§ Written instruction:
Rewrite the lines from the start through the line containing "1. the shadow on grass at pixel 263 313", inclusive, swapping "front door entrance" for "garage door" and leaving everything else unchanged.

§ Records for processing:
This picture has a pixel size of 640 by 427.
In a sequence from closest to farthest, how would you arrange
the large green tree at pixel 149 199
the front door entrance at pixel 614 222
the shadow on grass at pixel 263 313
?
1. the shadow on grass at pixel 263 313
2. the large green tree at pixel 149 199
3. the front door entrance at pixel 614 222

§ Correct output:
This picture has a pixel size of 640 by 427.
In a sequence from closest to farthest, how would you arrange
the large green tree at pixel 149 199
the garage door at pixel 614 222
the shadow on grass at pixel 263 313
?
1. the shadow on grass at pixel 263 313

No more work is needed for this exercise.